> WORK REQUIRED: Quote word for word the lines from the start of the records through the line holding "point (892, 459), point", inclusive. Leave the pictures out of your answer.

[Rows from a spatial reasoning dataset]
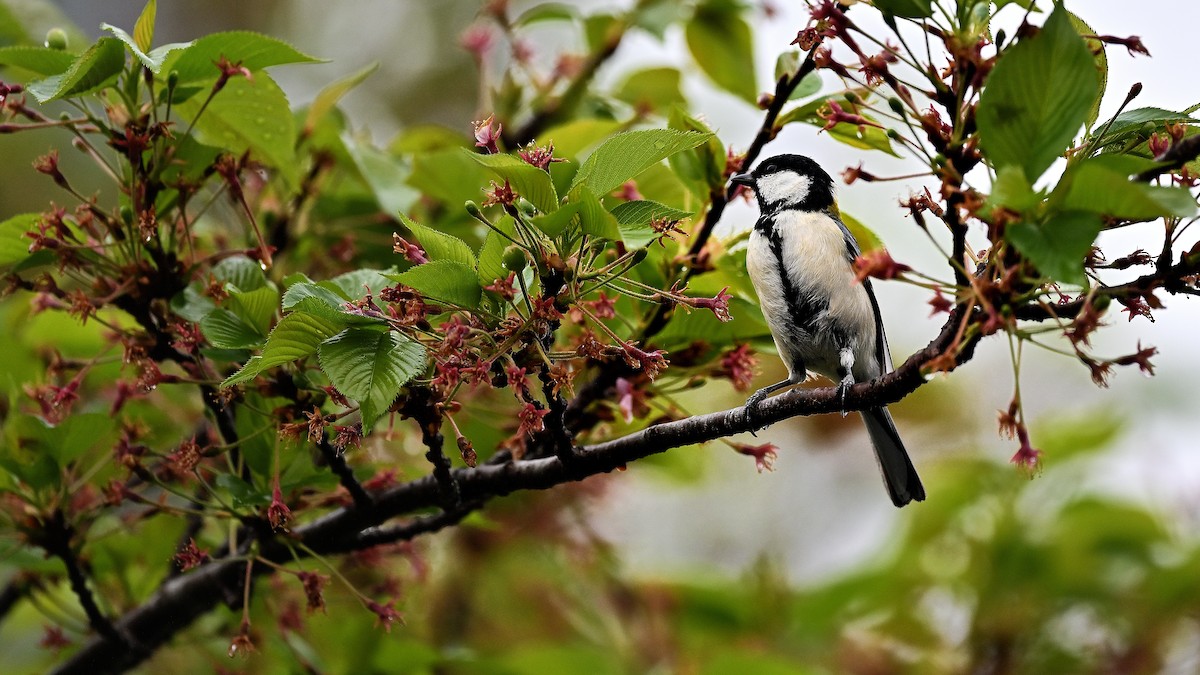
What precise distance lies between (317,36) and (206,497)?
6809mm

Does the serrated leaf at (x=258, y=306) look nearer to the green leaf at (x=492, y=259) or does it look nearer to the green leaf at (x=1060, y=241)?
the green leaf at (x=492, y=259)

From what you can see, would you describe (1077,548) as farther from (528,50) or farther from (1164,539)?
(528,50)

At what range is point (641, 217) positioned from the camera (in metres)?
1.81

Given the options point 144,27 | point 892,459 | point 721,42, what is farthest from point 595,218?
point 721,42

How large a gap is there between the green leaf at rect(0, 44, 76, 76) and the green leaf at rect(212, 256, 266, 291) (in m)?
0.51

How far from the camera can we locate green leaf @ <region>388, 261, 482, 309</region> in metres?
1.68

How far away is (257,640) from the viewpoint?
2.88 meters

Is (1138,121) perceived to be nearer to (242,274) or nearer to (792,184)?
(792,184)

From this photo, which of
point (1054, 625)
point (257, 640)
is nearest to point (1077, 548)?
point (1054, 625)

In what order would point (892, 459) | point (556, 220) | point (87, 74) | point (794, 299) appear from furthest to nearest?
point (892, 459), point (794, 299), point (87, 74), point (556, 220)

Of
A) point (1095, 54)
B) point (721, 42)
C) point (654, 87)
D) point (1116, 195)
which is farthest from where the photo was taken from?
point (654, 87)

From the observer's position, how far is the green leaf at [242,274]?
7.68 feet

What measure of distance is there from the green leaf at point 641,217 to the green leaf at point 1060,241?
1.77ft

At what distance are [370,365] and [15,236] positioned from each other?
1054 mm
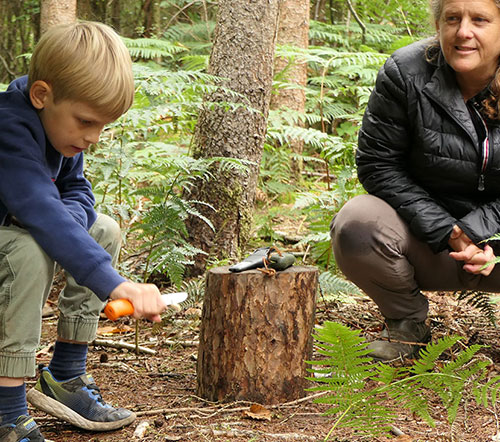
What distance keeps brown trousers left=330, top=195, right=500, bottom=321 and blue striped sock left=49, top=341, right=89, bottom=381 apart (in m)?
1.51

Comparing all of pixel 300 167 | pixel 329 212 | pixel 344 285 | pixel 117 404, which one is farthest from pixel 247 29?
pixel 300 167

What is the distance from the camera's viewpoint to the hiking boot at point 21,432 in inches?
84.4

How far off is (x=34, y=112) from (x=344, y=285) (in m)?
2.15

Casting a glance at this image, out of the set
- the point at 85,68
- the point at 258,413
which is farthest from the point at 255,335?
the point at 85,68

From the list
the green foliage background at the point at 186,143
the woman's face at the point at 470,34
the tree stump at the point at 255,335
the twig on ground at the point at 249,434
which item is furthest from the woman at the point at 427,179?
the twig on ground at the point at 249,434

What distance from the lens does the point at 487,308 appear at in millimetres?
3580

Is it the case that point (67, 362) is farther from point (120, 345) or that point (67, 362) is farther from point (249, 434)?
point (120, 345)

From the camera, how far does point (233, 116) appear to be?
4395 millimetres

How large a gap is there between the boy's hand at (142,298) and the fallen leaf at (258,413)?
0.76 meters

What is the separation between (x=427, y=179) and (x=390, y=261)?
503 mm

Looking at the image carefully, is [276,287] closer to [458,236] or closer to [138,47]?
[458,236]

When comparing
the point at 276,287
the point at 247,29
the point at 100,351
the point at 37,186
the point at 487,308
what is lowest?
the point at 100,351

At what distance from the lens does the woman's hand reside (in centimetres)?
311

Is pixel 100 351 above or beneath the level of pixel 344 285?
beneath
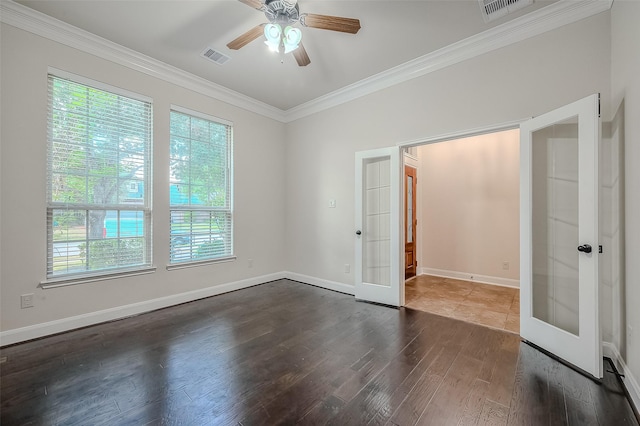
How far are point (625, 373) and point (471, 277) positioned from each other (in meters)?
3.04

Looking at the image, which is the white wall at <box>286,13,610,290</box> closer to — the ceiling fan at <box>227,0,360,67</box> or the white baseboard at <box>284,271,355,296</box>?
the white baseboard at <box>284,271,355,296</box>

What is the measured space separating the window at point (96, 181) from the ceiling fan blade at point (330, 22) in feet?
8.06

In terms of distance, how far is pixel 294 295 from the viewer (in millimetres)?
3998

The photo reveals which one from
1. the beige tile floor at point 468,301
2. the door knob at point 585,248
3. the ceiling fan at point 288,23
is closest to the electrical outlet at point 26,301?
the ceiling fan at point 288,23

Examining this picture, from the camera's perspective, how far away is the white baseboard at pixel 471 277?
176 inches

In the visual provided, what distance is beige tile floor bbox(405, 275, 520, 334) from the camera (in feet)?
10.2

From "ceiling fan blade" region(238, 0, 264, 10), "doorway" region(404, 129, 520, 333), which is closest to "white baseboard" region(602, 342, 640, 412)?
"doorway" region(404, 129, 520, 333)

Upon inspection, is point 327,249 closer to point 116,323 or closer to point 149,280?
point 149,280

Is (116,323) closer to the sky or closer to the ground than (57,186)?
closer to the ground

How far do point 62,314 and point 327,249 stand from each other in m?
3.33

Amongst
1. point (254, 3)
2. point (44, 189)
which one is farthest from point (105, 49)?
point (254, 3)

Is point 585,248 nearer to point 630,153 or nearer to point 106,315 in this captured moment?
point 630,153

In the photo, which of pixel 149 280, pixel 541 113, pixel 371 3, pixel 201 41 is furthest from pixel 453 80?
pixel 149 280

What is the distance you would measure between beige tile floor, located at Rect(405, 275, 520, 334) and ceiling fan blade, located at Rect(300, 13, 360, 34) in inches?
128
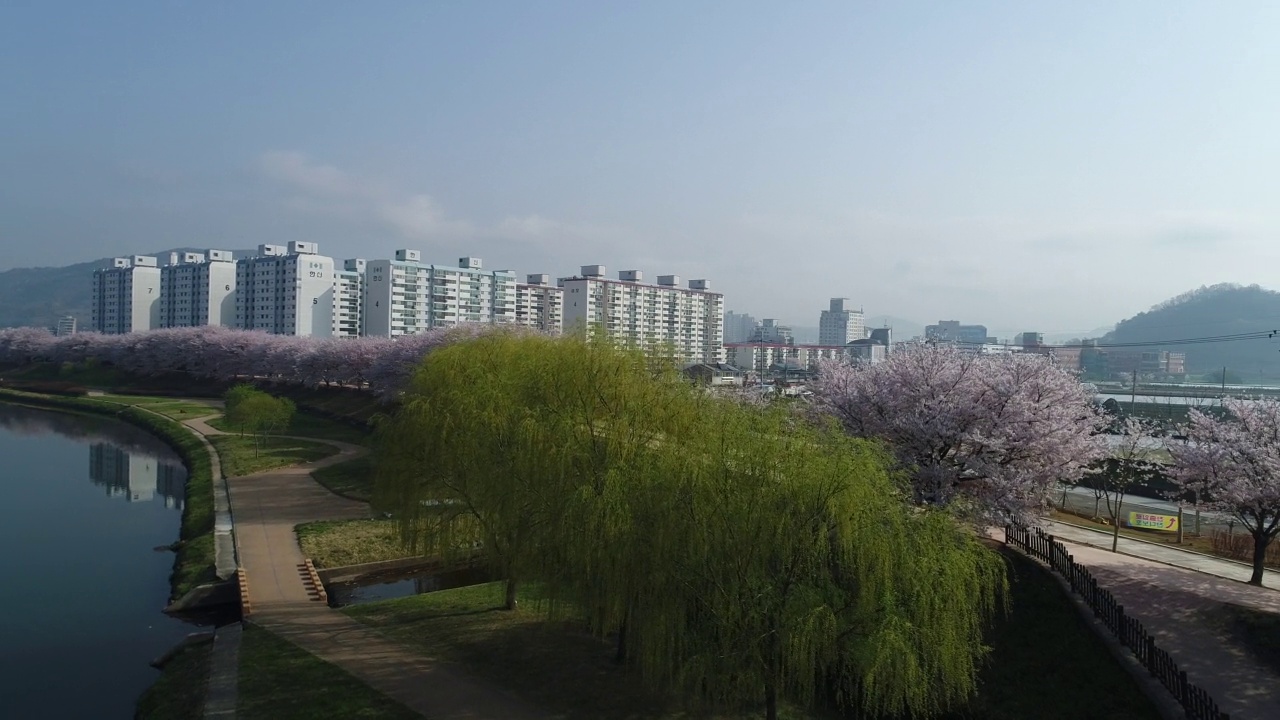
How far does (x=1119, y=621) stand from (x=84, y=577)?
87.8ft

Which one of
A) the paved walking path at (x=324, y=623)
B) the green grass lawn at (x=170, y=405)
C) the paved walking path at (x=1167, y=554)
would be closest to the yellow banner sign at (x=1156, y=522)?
the paved walking path at (x=1167, y=554)

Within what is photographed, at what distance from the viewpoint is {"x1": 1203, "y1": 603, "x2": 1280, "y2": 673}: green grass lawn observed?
1400 centimetres

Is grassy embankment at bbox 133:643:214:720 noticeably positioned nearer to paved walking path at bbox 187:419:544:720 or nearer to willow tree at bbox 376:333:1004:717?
paved walking path at bbox 187:419:544:720

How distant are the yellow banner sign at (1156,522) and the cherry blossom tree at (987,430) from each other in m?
5.00

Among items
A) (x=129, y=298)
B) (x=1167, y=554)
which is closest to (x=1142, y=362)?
(x=1167, y=554)

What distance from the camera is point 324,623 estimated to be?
17.6 metres

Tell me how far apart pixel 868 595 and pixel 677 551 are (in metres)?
2.71

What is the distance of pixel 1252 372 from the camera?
409 ft

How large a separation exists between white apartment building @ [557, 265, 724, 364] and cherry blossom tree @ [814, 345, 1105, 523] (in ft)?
270

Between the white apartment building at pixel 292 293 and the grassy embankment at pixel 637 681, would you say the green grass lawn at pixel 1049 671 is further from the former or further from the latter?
the white apartment building at pixel 292 293

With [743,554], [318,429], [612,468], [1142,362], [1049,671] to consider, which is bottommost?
[1049,671]

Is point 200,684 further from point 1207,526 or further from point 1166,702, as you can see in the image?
point 1207,526

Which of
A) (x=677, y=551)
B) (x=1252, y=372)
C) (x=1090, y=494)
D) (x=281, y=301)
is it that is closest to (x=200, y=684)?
(x=677, y=551)

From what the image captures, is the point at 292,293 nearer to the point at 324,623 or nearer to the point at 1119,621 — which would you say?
the point at 324,623
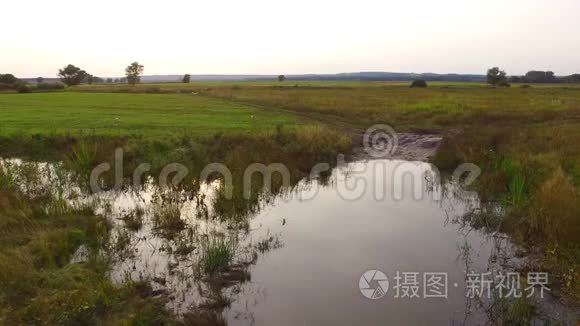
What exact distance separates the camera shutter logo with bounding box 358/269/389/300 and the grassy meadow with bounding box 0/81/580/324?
3.00m

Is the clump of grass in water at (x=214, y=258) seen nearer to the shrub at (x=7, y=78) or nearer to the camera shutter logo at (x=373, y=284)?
the camera shutter logo at (x=373, y=284)

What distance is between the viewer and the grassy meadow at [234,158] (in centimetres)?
717

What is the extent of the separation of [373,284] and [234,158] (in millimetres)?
9343

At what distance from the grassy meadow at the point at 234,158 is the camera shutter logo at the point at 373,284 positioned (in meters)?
3.00

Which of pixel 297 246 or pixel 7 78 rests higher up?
pixel 7 78

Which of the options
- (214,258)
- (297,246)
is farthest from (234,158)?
(214,258)

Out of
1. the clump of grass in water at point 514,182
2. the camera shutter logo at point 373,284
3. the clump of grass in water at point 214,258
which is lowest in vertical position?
the camera shutter logo at point 373,284

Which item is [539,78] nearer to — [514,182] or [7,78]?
[7,78]

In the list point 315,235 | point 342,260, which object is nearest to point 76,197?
point 315,235

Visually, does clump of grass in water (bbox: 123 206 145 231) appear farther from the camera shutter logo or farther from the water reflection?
the camera shutter logo

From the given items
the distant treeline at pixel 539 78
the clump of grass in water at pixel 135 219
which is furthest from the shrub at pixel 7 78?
the distant treeline at pixel 539 78

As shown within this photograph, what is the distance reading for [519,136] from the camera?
19141 millimetres

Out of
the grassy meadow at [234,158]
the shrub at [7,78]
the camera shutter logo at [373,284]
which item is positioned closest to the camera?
the grassy meadow at [234,158]

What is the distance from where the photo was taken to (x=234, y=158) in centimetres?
1622
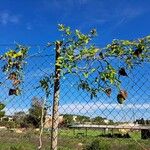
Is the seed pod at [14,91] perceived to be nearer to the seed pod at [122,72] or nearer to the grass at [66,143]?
the seed pod at [122,72]

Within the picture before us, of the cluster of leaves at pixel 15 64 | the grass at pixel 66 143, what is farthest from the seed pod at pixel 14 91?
the grass at pixel 66 143

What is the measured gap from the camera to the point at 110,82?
6434 millimetres

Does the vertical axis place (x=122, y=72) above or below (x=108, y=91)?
above

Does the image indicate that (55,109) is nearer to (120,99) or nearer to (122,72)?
(120,99)

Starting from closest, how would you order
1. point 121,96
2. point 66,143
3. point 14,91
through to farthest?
point 121,96, point 14,91, point 66,143

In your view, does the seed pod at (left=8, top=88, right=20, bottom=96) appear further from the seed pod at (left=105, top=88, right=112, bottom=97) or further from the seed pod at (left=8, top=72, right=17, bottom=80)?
the seed pod at (left=105, top=88, right=112, bottom=97)

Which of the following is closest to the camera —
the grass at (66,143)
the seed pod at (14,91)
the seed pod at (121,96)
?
the seed pod at (121,96)

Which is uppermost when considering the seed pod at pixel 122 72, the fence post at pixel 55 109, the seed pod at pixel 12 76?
the seed pod at pixel 12 76

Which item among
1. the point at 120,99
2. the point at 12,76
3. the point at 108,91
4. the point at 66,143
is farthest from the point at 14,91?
the point at 66,143

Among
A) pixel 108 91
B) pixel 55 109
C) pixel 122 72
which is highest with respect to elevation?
pixel 122 72

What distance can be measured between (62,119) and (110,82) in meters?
1.66

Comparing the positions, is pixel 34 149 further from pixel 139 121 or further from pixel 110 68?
pixel 110 68

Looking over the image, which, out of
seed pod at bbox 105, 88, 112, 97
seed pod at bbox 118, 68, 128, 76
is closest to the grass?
seed pod at bbox 105, 88, 112, 97

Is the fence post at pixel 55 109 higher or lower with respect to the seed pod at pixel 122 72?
lower
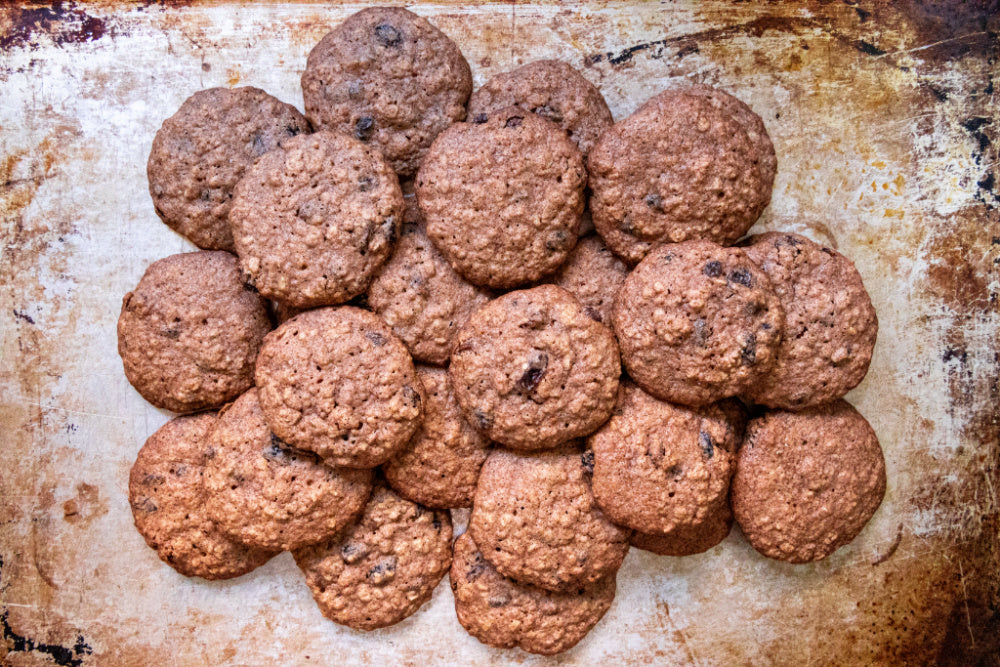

> ANSWER FOR THE TASK:
What precise distance lies between (317,36) and (206,497)?
6809mm

Does the serrated leaf at (x=258, y=306) look nearer to the green leaf at (x=492, y=259) or does it look nearer to the green leaf at (x=1060, y=241)?
the green leaf at (x=492, y=259)

From what you can see, would you describe (1077,548) as farther from (528,50) or farther from (1164,539)?
(528,50)

At what range is point (641, 217) positioned from the camera (in metres)?
1.81

Given the options point 144,27 | point 892,459 | point 721,42, what is farthest from point 595,218?
point 721,42

How large a gap is there between the green leaf at rect(0, 44, 76, 76) and the green leaf at rect(212, 256, 266, 291) (in m)?
0.51

How far from the camera can we locate green leaf @ <region>388, 261, 482, 309</region> in metres?
1.68

How far away is (257,640) from the viewpoint?
2.88 meters

Is (1138,121) perceived to be nearer to (242,274) or nearer to (792,184)?
(792,184)

From this photo, which of
point (1054, 625)
point (257, 640)
is nearest to point (1077, 548)?
point (1054, 625)

In what order would point (892, 459) | point (556, 220) | point (87, 74) | point (794, 299) appear from furthest to nearest?
point (892, 459), point (794, 299), point (87, 74), point (556, 220)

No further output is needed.